For many reasons, Sounis preferred his quieter walks with Eddis. These were more lightly companioned, with her ladies and one of the king’s attendants following some distance behind. At first the discussions were much the same as those with Attolia. Eddis was a welcome anchor in his unsure navigation of the political seas, and he turned to her for advice to supplement the magus’s. On occasion the magus walked with them, though as the days passed, he excused himself more often than not, leaving Sounis and Eddis alone in each other’s company.
It seemed to Sounis that if he was not in a meeting discussing an interest rate or a trade of goods or if he was not walking in the garden, he was reluctantly standing in the light of a window while being fitted for clothes. He wouldn’t have minded the never-ending measurements if he could have eaten during the process, but the tailors insisted that raising his arms would spoil their work. If the measurements were irksome, the clothes themselves, when they began to arrive, appeared disturbingly expensive.
After the third suit of the day, he called for the magus. Leaning down from where he was posed on a felted wooden block, he said quietly into the magus’s ear, “Do I need this much lace? And how are we paying for it?”
The tailors paused in their work as if under a magician’s spell, their pins poised, their lips pursed. The king’s attendant on duty that day was Ion, standing patiently in a corner.
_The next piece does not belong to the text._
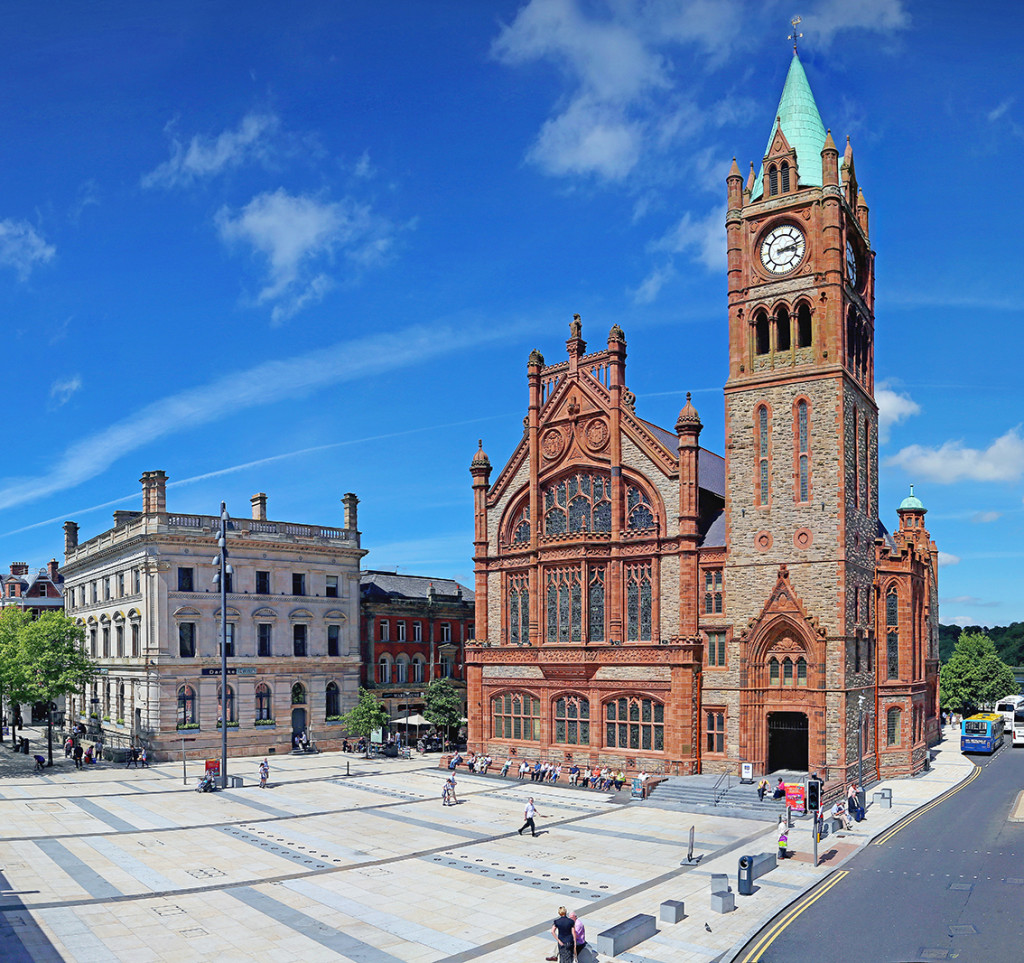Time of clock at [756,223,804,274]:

He cleared his throat politely and said, “His Majesty’s wardrobe is a gift from My King.”
Sighing, the tailors returned to their work. “Attolis is very generous,” they murmured.
“Indeed,” said Sounis, thinking that the attention to frippery was the only sign of the old Eugenides he had seen. When the tailors were finished and had stripped away the carefully marked patches of fabric, he stretched and stepped down from the wooden stand.
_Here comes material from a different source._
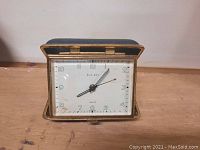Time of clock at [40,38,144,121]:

“Your Majesty?” said the tailor apologetically.
Sounis had been heading back to the clothes that had been borrowed for him to wear until the tailoring was done. “You said that suit was the last?”
The tailor bowed. “We still have the uniforms to fit.”
Sounis sighed as he stepped back up, suspecting that the king of Attolia was torturing him.
“Would I be wrong,” Sounis asked one evening as he walked with Eddis, “to think that I talk to you, you talk to Gen, and Gen talks to Attolia, who talks to the magus, who talks to me?”
Eddis laughed. “Not always. Sometimes, as in this case, someone approaches my Eddisian ambassador Ornon, here in Attolia, and he talks to me, I talk to you, you talk to Attolia, Attolia talks to Gen, and he talks to me.”
“I see you appear in that progression twice.”
“Oh, more than that, because after Gen talks to me, the process reverses. He goes back to Attolia, who talks to you, who go to the magus, who repeats the information to me, who gives it to Ornon, who takes it to whoever started this particular political ball rolling in the first place.” She ended breathless, but smiling.
They had been discussing the Neutral Islands, the scattered island states that were spread off the shores of Sounis, Eddis, and Attolia. Most of the islands in the archipelago changed hands intermittently between Sounis and Attolia, but some had established their independence from either power and maintained it by keeping a scrupulous neutrality.
With the exception of a few lying very near Sounis’s shore, all islands but the Neutral ones were in Attolia’s hands. When Sounis’s barons had risen in rebellion against him, the navy of Sounis had disappeared into division and disarray. The nucleus of Sounis’s navy was owned by the crown, but all the other ships were owned and outfitted by individual barons, who called them back to their home ports, isolating them from one another and from any central command, making them easy pickings for Attolia’s fleet and pirates. What was left of Sounis’s navy was trapped in the harbor of the capital city. Unable to break Attolia’s blockades, Sounis’s islands had surrendered one by one.